[Task instructions]: Collect all lines below with the string "this".

[Provided information]:
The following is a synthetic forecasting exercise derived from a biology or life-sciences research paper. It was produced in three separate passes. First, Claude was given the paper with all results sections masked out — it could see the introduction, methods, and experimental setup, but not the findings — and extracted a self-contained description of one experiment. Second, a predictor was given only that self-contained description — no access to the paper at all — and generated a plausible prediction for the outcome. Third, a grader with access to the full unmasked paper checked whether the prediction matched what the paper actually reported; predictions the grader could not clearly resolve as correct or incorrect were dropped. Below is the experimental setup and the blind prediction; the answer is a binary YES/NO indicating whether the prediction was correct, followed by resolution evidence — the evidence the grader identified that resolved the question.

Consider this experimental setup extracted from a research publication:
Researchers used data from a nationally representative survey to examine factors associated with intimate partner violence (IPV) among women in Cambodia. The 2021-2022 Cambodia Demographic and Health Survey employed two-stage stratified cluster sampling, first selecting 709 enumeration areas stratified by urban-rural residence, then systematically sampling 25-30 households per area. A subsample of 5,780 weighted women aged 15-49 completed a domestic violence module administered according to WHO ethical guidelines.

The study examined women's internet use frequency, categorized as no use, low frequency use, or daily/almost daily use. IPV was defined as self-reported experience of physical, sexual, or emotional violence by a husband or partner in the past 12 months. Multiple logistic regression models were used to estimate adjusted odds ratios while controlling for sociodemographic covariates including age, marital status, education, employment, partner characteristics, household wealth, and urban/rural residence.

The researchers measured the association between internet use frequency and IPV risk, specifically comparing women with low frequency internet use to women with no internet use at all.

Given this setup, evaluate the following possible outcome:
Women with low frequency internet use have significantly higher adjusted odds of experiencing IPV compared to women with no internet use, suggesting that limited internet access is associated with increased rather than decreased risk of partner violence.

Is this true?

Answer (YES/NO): YES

[Output of the exercise]:
Consider this experimental setup extracted from a research publication:
Given this setup, evaluate the following possible outcome:
Is this true?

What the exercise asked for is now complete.